CIOs of the corporate world should report to the CEO for many reasons, as I'll explain in this article. In fact, I feel so strongly about this need that I made it one of my stipulations when I joined my former employer as CIO.
Why the CIO usually reports to the CFO
To understand why something needs to change, you must first understand the current concept behind what's in play. The CFO is typically responsible for the corporate services organisations of a company. These include accounting, accounts payable, payroll, human resources, purchasing, and IT. This structure is especially prevalent in small- to medium-size companies.
Several reasons support this reporting structure:
- It provides a consistent management structure across all corporate services organizations that is simpler for the operations staff to work with.
- In many companies, corporate services departments are heavy users of technology, so it's a natural tendency to have IT report to the CFO.
- CFOs often want the control of IT because they are detailed types and control oriented, and their own business organizations depend heavily on technology.
- CEOs and presidents don't normally want the responsibility of IT and welcome having the CFO hold the reins. As we all know, managing IT is definitely a challengeââ,¬"possibly the toughest role in the company.
But while all this reasoning is logical, and most CEOs do welcome the CFO supervising the CIO, it's not always the best reporting structure for the CIO.

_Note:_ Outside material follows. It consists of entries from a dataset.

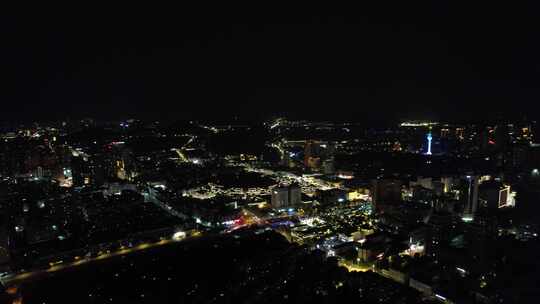 徐州城市夜景户部山航拍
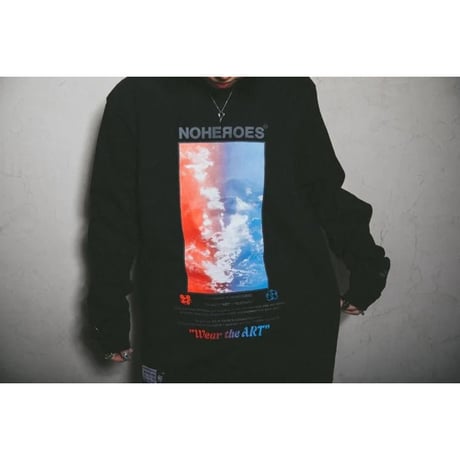 NOHEROES「Clouds」L/S Tシャツ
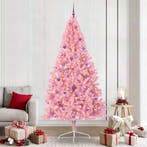 vidaXL Kunststof Voorverlichte Kerstboom met 300 LED Roze, Diversen, Kerst, Verzenden, Nieuw
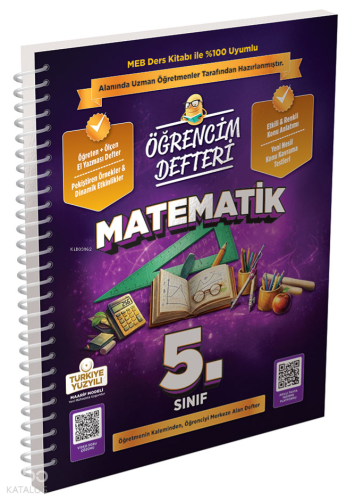 Murat Yayınları 5.Sınıf Matematik Öğrencim Defteri | Kolektif | Murat 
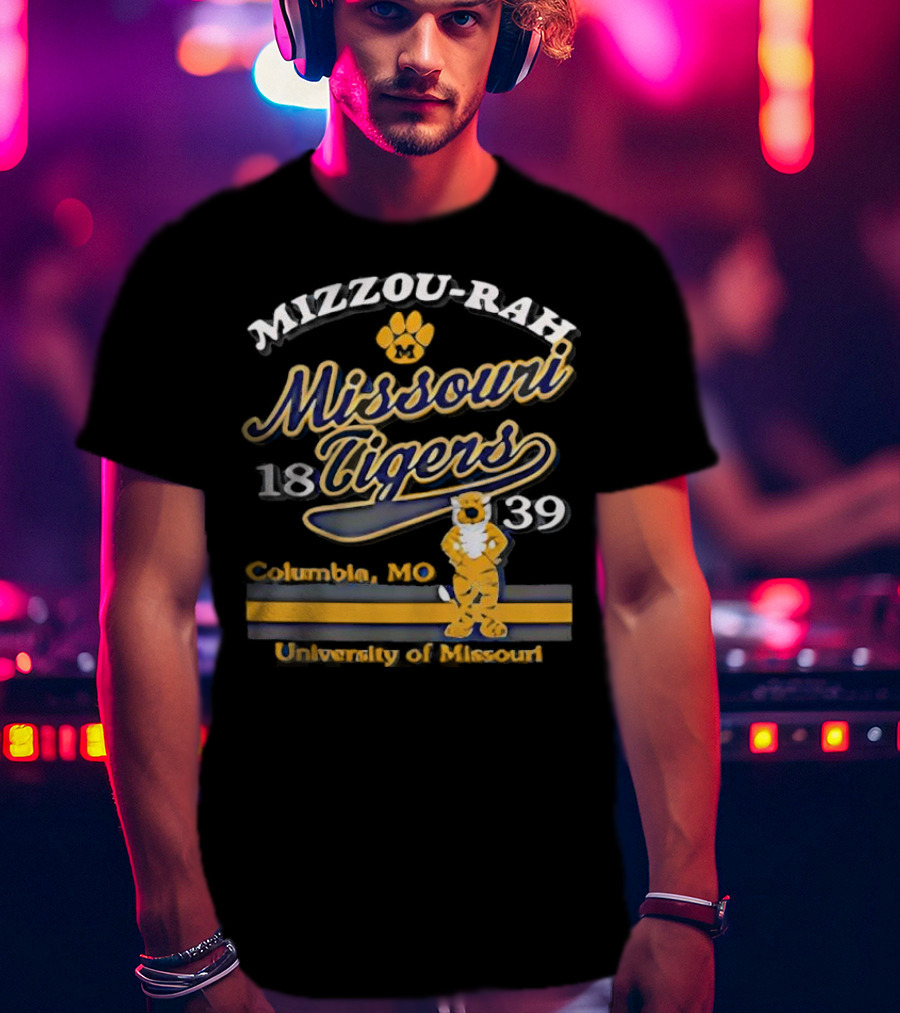 Mizzou Rah Truman Paw Missouri Tigers 1839 Columbia MO University Of Missouri T-Shirt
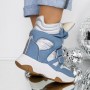 Sneakers Dama 3JF29 Argintiu-Albastru | Reina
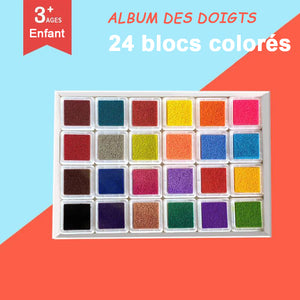 Kit amusant de peinture au doigt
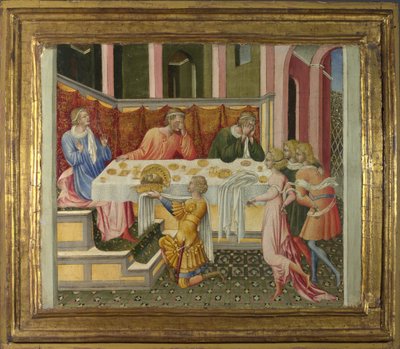 Herod Predella Paneline getirilen Vaftizci Yahya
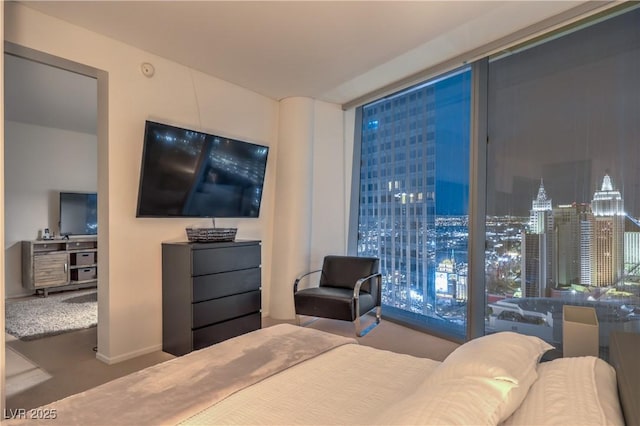 3726 Las Vegas Blvd Unit 3105, Las Vegas, NV 89158 - bedroom with a wall of windows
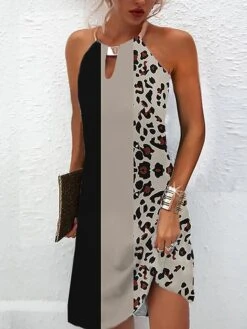 Women's Casual Dress Summer Dress Print Dress Leopard Color Block Hollow Out Print Halter Mini Dress Fashion Modern Daily Holiday Sleeveless Slim Black And White Leopard Teal Summer Spring S M L XL 7 Women's Casual Dress Summer Dress Print Dress Leopard Color Block Hollow Out Print Halter Mini Dress Fashion Modern Daily Holiday Sleeveless Slim Black And White Leopard Teal Summer Spring S M L XL -Casual Print Dress Sales msshfq1682393558207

Making a case for reporting to the CEO
When I applied for my former CIO role, the company was trying to position itself for major growth through acquisition and had significant technology issues. What the company wanted in a CIO was someone who could turn IT support services around quickly and position the company for the acquisition efforts and planned growth.
The opportunity was very appealing to me, and after the company met my compensation requirements, I sat down with the CEO and CFO to discuss my request to report to the CEO. I explained why I couldn't accept the position unless the reporting structure was right for the business need and used some of the following reasoning:
- The CEO is closer to the operations side. It's important for a CIO to be closely involved with the operations of the company. A CFO understands the financial side of the business but is not always savvy to the inner operations of the company. A CIO's role is to help the company improve productivity and profitability through technology, and in most companies the best opportunities to do this are within the operations staff and organization.
- The CEO drives strategic initiatives. I know that when I was part of a fast-growth company that acquired more than 35 other companies, the fact that I reported to the president made a huge difference in my early involvement with new strategies. This early involvement was critical in both my personal preparedness as well as my ability to position our IT organisation for what lay ahead.
- The CEO is usually a stronger manager. This may not always be the case, but many times the CEO or president is a stronger manager than the CFO. Reporting to the strongest manager always helps you develop more skills that benefit you in your career.
- Reporting to the CEO gives the CIO more clout. There are often times when you may need to make significant changes in an organization, possibly even cultural changes. Major changes inevitably affect the employees and managers in other departments of the company. It helps to have the support of the CEO verbally as well as in the organisational structure of the company to show the importance of the IT department and the CIO position.